I don't mind so much the size in MB, the fact that it's pure CPU and the quality...

Dayshine · 2025-08-06T07:03:27 1754463807

Nvidia's parakeet https://huggingface.co/nvidia/parakeet-tdt-0.6b-v2 appears to be state of the art for english: 10x faster than Whisper.

My mid-range AMD CPU is multiple times faster than realtime with parakeet.

colechristensen · 2025-08-06T06:07:22 1754460442

>Aside: Are there any models for understanding voice to text, fully offline, without training?

OpenAI's whisper is a few years old and pretty solid.

https://github.com/openai/whisper

Hackbraten · 2025-08-06T18:33:44 1754505224

Whisper tends to fill silence with random garbage from its training set. [0] [1] [2]

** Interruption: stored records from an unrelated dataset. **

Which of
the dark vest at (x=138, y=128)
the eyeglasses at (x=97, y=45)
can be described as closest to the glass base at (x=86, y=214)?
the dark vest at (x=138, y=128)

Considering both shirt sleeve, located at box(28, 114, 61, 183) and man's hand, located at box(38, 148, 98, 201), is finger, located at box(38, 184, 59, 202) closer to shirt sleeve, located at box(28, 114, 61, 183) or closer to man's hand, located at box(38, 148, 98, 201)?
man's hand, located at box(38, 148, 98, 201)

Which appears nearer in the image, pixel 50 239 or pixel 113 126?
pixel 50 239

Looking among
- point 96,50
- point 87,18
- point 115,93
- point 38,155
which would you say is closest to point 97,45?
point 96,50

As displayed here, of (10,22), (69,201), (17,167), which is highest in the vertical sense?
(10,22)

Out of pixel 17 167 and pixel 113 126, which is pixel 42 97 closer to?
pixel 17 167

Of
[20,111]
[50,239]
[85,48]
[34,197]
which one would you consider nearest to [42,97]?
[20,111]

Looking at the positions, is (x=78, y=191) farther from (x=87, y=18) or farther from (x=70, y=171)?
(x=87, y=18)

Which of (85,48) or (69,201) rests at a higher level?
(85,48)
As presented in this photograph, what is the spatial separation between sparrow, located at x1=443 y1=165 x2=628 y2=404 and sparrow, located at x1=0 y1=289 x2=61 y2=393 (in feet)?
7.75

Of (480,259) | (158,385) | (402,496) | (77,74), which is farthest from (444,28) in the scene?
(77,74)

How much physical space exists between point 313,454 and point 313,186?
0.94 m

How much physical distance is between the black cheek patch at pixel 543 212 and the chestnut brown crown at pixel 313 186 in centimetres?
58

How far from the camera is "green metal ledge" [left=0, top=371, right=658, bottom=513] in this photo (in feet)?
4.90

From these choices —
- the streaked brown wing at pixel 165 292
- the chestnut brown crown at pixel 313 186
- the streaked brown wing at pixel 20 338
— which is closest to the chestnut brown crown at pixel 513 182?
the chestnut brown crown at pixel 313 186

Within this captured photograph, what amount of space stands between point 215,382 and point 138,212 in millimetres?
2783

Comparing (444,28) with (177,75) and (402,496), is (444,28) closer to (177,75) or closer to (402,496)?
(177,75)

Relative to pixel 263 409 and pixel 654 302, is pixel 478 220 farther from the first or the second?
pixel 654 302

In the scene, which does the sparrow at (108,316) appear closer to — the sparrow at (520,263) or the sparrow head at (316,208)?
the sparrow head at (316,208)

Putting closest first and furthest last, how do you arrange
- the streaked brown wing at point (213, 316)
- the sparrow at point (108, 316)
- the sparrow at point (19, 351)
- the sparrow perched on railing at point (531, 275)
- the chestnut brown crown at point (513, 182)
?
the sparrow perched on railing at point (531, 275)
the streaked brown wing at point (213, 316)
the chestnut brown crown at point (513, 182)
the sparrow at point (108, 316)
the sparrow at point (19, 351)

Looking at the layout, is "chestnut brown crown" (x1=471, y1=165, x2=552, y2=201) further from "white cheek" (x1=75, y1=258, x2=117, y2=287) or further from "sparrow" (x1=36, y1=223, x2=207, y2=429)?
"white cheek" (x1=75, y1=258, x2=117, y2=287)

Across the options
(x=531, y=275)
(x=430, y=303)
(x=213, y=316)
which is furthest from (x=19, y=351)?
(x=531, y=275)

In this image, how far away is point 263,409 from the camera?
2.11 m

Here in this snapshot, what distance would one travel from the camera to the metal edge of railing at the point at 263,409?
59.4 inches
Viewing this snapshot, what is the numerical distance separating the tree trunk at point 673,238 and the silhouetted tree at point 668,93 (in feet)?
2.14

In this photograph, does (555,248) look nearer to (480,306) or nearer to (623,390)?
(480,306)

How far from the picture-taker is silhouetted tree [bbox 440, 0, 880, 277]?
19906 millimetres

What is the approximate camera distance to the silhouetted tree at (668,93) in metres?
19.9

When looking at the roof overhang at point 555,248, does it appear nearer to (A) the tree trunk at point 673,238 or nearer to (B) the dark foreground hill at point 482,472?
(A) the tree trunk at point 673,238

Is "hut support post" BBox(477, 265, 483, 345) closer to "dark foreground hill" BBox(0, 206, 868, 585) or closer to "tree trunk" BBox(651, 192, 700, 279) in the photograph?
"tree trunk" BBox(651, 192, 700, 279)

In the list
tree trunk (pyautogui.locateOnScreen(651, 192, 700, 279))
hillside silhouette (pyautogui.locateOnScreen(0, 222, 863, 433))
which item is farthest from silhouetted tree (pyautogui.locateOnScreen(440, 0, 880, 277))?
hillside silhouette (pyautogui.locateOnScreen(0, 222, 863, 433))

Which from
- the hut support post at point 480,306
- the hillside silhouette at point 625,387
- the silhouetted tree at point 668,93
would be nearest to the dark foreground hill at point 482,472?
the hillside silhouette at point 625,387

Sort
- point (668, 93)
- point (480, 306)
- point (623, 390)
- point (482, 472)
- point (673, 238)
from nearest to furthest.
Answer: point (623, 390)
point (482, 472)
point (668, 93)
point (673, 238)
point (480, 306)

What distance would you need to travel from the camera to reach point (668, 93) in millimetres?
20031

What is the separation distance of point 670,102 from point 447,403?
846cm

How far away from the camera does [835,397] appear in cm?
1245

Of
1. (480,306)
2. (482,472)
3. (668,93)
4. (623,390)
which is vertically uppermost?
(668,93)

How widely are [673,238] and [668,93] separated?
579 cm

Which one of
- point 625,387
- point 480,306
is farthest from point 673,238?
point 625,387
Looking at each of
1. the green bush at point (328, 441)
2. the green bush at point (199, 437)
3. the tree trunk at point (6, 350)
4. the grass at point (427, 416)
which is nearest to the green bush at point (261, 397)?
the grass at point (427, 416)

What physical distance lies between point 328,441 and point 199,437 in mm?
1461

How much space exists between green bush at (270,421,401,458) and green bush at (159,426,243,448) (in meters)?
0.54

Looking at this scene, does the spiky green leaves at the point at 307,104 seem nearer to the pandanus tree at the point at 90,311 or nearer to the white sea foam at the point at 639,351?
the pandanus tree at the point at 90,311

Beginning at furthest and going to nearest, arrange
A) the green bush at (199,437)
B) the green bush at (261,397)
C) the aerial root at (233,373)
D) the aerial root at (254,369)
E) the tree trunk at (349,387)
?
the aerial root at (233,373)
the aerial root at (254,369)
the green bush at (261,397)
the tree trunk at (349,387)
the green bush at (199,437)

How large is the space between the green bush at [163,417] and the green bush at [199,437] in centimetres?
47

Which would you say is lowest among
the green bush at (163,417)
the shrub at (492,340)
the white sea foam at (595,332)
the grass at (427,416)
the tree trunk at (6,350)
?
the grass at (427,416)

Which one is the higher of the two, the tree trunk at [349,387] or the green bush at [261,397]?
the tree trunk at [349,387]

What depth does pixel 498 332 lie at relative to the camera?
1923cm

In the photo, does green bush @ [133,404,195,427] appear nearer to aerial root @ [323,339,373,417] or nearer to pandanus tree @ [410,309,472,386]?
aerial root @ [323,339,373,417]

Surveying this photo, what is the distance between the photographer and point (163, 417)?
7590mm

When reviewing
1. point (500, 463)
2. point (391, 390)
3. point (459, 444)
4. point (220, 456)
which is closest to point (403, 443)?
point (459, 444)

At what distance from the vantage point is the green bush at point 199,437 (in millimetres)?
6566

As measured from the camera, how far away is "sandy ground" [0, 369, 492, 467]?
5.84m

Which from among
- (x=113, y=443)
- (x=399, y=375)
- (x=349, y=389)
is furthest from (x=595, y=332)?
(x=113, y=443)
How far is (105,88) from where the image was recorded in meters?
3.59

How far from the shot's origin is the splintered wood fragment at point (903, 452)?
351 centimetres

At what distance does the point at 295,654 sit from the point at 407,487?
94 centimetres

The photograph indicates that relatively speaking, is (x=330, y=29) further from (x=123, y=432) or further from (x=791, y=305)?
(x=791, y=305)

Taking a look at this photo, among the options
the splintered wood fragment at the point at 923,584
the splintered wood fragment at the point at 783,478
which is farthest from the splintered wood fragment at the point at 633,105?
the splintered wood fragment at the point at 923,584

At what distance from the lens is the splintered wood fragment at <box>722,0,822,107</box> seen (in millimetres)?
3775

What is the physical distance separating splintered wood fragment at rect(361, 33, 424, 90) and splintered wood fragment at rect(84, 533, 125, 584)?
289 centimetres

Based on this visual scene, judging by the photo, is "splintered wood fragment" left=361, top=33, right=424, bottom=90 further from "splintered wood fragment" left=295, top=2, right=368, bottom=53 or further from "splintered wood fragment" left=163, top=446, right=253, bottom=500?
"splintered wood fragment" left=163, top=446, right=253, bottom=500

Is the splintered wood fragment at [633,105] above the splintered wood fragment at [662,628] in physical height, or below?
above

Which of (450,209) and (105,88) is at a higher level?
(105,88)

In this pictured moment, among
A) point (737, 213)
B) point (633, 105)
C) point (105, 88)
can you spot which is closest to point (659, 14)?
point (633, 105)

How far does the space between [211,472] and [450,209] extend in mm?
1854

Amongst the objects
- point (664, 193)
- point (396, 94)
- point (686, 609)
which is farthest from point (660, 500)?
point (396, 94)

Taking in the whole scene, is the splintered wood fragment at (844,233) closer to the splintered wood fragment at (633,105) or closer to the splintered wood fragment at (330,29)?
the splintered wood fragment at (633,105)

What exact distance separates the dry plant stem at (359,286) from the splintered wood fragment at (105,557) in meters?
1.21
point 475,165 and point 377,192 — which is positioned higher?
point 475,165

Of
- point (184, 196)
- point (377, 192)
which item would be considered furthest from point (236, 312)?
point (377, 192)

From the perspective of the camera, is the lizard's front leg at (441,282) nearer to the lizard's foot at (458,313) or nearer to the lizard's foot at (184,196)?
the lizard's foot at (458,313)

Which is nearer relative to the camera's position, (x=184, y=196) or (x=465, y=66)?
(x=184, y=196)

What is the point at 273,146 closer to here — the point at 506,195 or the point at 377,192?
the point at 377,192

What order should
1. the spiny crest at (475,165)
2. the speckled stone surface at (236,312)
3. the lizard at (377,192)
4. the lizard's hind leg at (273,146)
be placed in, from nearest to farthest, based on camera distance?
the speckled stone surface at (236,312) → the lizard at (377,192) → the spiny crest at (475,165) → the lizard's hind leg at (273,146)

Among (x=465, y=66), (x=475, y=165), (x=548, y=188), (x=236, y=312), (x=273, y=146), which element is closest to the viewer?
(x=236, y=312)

[0]: https://github.com/openai/whisper/discussions/679 [1]: https://github.com/openai/whisper/discussions/928 [2]: https://github.com/openai/whisper/discussions/2608

jiehong · 2025-08-06T06:39:33 1754462373

Voice to text fully offline can be done with whisper. A few apps offer it for dictation or transcription.

blensor · 2025-08-06T05:46:22 1754459182

"The brown fox jumps over the lazy dog.."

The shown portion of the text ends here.